Task input below:

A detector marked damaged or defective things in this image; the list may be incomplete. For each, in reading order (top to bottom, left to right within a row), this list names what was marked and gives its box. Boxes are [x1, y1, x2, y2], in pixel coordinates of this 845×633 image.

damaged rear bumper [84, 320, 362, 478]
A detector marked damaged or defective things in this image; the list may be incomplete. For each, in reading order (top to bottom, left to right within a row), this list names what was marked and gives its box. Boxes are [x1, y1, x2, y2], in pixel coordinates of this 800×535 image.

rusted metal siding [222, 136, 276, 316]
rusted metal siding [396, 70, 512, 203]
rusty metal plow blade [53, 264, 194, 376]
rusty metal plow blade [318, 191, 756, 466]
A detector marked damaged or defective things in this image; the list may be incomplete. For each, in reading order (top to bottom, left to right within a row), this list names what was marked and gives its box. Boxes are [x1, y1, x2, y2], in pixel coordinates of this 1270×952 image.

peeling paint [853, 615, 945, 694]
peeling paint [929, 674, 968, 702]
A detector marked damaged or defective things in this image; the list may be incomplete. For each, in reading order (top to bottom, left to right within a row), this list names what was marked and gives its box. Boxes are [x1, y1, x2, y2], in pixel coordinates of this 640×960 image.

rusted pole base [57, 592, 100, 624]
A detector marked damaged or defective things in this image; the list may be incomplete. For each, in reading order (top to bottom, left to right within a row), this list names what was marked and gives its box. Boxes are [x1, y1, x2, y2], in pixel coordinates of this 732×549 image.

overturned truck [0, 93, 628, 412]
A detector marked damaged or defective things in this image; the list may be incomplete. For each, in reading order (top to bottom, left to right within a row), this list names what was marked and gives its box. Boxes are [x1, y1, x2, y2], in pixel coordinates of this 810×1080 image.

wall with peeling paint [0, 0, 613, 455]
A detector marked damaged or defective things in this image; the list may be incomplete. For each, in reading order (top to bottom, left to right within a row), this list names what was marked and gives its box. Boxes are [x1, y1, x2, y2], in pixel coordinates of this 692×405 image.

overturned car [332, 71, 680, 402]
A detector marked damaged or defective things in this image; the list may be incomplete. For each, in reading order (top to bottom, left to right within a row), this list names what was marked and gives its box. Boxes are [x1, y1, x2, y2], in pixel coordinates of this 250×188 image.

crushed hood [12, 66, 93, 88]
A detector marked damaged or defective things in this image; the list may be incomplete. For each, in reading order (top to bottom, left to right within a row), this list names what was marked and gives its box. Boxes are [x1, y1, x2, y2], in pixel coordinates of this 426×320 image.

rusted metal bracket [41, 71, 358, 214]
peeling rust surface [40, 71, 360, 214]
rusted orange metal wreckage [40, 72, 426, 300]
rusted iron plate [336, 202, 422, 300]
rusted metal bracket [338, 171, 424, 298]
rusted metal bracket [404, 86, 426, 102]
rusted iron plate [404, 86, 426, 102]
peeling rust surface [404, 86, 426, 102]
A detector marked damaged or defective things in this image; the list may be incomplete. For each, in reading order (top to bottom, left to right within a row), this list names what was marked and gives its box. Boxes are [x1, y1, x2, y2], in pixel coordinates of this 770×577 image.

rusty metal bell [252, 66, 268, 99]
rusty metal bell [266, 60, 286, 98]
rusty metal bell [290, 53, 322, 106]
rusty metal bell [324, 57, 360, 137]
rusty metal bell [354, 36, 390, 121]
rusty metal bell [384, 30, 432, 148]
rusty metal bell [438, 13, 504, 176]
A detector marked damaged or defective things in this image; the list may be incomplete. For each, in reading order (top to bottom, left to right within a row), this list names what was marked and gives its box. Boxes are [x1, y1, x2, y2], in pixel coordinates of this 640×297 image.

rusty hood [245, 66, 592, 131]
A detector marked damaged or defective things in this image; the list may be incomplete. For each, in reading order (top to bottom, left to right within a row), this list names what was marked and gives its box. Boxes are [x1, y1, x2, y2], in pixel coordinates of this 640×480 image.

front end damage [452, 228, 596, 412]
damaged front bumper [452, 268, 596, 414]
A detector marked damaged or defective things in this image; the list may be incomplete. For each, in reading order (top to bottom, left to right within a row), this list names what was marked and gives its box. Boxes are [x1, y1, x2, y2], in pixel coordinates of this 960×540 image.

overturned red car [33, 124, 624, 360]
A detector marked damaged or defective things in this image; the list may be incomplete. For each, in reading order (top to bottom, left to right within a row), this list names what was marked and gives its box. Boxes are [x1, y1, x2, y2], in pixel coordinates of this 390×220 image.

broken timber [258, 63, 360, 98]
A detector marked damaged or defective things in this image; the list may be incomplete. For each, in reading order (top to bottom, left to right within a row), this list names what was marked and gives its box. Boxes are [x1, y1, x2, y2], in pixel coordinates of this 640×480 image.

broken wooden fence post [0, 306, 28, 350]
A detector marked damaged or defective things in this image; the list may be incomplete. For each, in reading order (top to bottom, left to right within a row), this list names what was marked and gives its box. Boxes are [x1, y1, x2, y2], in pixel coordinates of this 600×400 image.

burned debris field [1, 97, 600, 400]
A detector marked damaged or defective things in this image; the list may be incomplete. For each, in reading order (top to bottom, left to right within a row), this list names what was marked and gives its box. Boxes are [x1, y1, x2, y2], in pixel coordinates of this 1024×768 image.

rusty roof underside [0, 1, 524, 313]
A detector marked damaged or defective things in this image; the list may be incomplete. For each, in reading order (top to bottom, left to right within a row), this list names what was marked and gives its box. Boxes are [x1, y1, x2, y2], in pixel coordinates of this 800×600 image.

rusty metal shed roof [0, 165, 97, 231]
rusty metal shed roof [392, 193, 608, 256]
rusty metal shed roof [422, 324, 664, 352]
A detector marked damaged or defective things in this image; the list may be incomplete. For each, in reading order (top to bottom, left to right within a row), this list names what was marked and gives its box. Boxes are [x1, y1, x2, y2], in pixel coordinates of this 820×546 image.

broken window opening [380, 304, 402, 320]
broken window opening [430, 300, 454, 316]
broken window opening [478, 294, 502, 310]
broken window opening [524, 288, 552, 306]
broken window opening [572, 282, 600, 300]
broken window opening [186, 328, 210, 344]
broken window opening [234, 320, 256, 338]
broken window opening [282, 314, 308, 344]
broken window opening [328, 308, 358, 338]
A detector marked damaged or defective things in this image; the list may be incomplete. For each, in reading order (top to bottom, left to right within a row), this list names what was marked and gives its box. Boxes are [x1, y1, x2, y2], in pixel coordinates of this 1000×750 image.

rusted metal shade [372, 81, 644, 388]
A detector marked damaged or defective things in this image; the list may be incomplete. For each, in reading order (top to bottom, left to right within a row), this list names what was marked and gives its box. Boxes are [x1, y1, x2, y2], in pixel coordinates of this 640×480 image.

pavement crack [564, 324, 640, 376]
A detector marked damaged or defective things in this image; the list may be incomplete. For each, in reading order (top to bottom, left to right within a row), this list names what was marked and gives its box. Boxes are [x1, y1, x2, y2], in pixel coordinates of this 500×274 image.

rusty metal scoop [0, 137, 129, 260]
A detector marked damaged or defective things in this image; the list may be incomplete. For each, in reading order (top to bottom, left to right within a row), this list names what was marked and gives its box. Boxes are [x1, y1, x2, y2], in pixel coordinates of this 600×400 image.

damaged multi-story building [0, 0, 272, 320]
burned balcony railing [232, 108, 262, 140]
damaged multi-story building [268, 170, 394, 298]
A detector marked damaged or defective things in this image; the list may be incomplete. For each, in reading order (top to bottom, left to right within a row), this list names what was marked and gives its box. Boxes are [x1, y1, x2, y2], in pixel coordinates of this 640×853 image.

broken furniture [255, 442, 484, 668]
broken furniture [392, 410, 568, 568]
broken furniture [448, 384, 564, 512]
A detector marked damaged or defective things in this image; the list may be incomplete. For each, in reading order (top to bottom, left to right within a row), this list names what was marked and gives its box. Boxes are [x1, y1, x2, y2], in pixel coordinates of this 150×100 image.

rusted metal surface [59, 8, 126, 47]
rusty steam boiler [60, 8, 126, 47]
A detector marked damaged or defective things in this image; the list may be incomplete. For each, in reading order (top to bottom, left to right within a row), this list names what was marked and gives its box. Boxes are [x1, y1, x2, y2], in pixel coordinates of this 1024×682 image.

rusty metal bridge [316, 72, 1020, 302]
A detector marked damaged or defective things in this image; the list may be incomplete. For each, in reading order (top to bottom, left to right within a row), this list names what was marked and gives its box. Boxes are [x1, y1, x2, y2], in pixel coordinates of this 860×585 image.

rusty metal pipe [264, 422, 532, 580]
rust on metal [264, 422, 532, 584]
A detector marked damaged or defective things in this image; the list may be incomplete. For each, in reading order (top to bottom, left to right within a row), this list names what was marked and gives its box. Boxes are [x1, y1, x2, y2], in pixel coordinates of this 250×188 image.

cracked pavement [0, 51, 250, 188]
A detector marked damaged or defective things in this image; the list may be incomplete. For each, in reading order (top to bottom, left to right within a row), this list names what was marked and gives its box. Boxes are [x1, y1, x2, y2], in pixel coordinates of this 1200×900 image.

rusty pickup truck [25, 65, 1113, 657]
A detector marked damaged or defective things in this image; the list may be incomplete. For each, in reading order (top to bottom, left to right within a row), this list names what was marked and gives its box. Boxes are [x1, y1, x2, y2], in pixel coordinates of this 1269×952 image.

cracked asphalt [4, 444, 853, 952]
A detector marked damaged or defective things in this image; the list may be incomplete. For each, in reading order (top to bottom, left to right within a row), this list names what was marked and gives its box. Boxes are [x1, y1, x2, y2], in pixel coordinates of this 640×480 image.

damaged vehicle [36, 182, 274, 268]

End of Task input.

All lines from the one containing "this 1200×900 image." down to the final line above are to be restated word for word; leave out the rest.

A detector marked damaged or defective things in this image; the list may be incomplete. For each, in reading order (top to bottom, left to right within a row), this list names what was marked and gives its box. Boxes are [x1, y1, x2, y2], in pixel coordinates of this 1200×900 image.

rusty pickup truck [25, 65, 1113, 657]
A detector marked damaged or defective things in this image; the list may be incomplete. For each, in reading order (top to bottom, left to right within a row), this list names what was marked and gives its box. Boxes are [x1, y1, x2, y2], in pixel coordinates of this 1269×952 image.

cracked asphalt [4, 444, 853, 952]
A detector marked damaged or defective things in this image; the list may be incomplete. For each, in reading order (top to bottom, left to right within a row), this list names what was marked and gives its box. Boxes are [x1, y1, x2, y2], in pixel coordinates of this 640×480 image.

damaged vehicle [36, 182, 274, 268]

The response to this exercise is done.